## PROBLEM
Copy the records word for word, from the first line down through the line that contains "Answer: the nest".

## DATASET ENTRIES
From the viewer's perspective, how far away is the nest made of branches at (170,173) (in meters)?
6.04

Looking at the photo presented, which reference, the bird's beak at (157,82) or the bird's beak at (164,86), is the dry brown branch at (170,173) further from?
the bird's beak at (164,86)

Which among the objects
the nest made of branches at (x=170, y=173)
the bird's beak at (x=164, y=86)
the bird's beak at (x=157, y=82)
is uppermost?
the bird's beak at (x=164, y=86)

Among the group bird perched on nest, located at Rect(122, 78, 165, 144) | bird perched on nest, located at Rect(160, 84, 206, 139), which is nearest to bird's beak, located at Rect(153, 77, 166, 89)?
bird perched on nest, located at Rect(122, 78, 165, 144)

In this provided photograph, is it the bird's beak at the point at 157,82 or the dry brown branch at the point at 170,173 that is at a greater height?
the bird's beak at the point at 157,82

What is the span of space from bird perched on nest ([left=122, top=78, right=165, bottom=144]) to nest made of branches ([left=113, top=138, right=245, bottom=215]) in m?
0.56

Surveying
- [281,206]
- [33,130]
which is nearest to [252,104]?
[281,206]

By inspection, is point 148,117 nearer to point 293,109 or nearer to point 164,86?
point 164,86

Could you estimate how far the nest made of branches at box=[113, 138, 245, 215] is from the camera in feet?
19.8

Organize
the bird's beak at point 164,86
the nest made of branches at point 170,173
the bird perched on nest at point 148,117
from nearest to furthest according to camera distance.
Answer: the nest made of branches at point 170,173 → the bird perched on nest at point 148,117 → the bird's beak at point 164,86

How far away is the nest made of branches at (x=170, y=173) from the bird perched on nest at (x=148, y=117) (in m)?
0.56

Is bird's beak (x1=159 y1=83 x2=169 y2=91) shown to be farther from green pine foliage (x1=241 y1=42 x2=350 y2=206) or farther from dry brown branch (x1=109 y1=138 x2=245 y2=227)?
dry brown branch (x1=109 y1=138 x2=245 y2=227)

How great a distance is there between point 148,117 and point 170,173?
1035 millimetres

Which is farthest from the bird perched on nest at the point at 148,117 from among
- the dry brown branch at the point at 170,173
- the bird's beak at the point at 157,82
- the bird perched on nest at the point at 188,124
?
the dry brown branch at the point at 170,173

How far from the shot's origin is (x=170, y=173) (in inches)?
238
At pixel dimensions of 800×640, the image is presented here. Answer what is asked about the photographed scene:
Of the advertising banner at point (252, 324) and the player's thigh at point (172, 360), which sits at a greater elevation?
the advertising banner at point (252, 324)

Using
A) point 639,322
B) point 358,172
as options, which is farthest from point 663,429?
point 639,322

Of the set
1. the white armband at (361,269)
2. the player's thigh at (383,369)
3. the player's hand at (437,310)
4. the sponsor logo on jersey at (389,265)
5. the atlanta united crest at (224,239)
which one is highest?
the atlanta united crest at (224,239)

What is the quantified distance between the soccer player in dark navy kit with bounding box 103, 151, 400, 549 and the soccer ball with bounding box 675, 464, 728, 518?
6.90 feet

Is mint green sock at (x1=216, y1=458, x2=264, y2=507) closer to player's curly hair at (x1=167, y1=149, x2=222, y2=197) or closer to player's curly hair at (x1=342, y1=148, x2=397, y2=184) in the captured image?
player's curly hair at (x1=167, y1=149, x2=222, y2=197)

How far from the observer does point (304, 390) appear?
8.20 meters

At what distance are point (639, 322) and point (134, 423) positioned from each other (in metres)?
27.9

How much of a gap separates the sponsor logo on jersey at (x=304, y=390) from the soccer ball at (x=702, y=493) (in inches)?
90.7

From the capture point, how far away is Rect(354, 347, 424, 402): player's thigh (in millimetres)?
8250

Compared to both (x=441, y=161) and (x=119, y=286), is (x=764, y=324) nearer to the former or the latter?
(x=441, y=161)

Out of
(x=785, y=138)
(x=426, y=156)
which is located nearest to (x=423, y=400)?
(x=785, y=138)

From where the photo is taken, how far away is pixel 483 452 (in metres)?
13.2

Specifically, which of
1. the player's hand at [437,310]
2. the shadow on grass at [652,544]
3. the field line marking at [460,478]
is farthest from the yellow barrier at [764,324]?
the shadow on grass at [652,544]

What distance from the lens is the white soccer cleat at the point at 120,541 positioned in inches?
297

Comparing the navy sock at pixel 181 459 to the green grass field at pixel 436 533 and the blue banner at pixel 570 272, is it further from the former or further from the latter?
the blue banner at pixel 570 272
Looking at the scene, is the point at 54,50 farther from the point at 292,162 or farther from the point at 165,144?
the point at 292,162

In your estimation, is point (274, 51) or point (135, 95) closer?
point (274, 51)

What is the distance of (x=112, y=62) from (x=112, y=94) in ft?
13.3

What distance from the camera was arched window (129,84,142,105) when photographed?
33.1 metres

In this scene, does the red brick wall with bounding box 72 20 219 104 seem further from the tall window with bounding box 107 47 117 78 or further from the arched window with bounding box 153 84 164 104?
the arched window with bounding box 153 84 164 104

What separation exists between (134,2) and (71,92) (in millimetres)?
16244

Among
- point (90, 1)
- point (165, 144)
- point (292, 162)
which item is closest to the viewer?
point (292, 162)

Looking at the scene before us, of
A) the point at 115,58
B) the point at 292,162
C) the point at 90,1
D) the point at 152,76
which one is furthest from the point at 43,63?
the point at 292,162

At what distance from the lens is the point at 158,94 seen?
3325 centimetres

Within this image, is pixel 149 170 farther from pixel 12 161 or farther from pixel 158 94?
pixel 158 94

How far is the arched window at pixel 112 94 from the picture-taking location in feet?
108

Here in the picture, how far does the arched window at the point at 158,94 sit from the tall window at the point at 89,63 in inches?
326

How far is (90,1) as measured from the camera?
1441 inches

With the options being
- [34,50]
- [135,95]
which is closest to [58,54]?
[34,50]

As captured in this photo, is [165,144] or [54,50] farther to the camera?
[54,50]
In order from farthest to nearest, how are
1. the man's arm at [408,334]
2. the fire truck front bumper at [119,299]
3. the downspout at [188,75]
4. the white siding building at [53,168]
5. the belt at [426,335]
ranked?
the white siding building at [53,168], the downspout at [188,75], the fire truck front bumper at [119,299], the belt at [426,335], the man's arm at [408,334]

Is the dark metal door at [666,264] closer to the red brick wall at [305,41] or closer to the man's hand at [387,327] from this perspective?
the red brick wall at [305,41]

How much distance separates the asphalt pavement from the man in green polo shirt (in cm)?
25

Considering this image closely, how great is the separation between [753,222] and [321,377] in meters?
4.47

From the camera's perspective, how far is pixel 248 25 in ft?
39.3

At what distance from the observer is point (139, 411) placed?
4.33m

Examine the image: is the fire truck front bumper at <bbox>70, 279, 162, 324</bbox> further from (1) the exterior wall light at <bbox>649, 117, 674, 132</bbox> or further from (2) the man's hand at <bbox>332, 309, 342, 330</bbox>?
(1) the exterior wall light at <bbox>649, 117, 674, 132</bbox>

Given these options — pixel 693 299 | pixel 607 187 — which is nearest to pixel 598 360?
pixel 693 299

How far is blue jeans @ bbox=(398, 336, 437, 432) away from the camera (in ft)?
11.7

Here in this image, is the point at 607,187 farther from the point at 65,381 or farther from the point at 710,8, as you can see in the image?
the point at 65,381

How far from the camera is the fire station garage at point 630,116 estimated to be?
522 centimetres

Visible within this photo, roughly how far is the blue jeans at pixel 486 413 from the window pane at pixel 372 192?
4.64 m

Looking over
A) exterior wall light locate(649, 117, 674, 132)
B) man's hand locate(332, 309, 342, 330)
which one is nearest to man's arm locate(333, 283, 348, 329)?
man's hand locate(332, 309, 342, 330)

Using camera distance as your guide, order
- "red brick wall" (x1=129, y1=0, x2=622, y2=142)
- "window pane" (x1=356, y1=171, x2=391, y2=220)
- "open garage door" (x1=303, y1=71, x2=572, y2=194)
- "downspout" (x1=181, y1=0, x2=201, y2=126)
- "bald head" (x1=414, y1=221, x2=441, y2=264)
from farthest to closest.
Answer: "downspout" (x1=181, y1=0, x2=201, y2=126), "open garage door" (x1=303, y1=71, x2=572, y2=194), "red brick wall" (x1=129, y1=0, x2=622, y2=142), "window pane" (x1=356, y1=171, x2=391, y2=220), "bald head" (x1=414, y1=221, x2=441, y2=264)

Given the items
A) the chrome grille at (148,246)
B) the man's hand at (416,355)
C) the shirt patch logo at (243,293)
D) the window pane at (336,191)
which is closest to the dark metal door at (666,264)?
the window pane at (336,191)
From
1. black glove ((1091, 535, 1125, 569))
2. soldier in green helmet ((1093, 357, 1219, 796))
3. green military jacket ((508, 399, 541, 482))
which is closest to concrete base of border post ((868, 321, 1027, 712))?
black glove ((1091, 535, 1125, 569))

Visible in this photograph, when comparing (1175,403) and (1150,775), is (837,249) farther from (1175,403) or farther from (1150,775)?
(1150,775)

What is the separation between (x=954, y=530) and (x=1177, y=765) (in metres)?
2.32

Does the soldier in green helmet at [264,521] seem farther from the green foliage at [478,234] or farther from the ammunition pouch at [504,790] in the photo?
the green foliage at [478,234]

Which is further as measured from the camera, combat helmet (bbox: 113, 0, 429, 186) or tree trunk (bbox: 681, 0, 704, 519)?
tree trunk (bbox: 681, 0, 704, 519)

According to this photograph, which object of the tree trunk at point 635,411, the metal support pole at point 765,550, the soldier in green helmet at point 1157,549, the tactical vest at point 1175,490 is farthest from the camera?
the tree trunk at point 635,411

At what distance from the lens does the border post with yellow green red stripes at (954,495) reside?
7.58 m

## RESPONSE
From the viewer's perspective, how far away is the nest made of branches at (170,173) (in meters)?
6.04

Looking at the photo presented, which reference, the bird's beak at (157,82) or the bird's beak at (164,86), is the dry brown branch at (170,173) further from?
the bird's beak at (164,86)

Which among the objects
the nest made of branches at (x=170, y=173)
the bird's beak at (x=164, y=86)
the bird's beak at (x=157, y=82)
is uppermost?
the bird's beak at (x=164, y=86)

Among the group bird perched on nest, located at Rect(122, 78, 165, 144) | bird perched on nest, located at Rect(160, 84, 206, 139), which is nearest to bird's beak, located at Rect(153, 77, 166, 89)?
bird perched on nest, located at Rect(122, 78, 165, 144)

In this provided photograph, is it the bird's beak at the point at 157,82 or the dry brown branch at the point at 170,173 that is at a greater height?
the bird's beak at the point at 157,82

What is the span of space from bird perched on nest ([left=122, top=78, right=165, bottom=144]) to nest made of branches ([left=113, top=138, right=245, bottom=215]) in m?
0.56

Surveying
- [281,206]
- [33,130]
which is nearest to [252,104]?
[281,206]

By inspection, is point 148,117 nearer to point 293,109 or nearer to point 164,86?
point 164,86

Could you estimate how far the nest made of branches at box=[113, 138, 245, 215] is from the camera in feet?
19.8

Organize
the bird's beak at point 164,86
the nest made of branches at point 170,173
the bird perched on nest at point 148,117
from nearest to furthest according to camera distance.
Answer: the nest made of branches at point 170,173 → the bird perched on nest at point 148,117 → the bird's beak at point 164,86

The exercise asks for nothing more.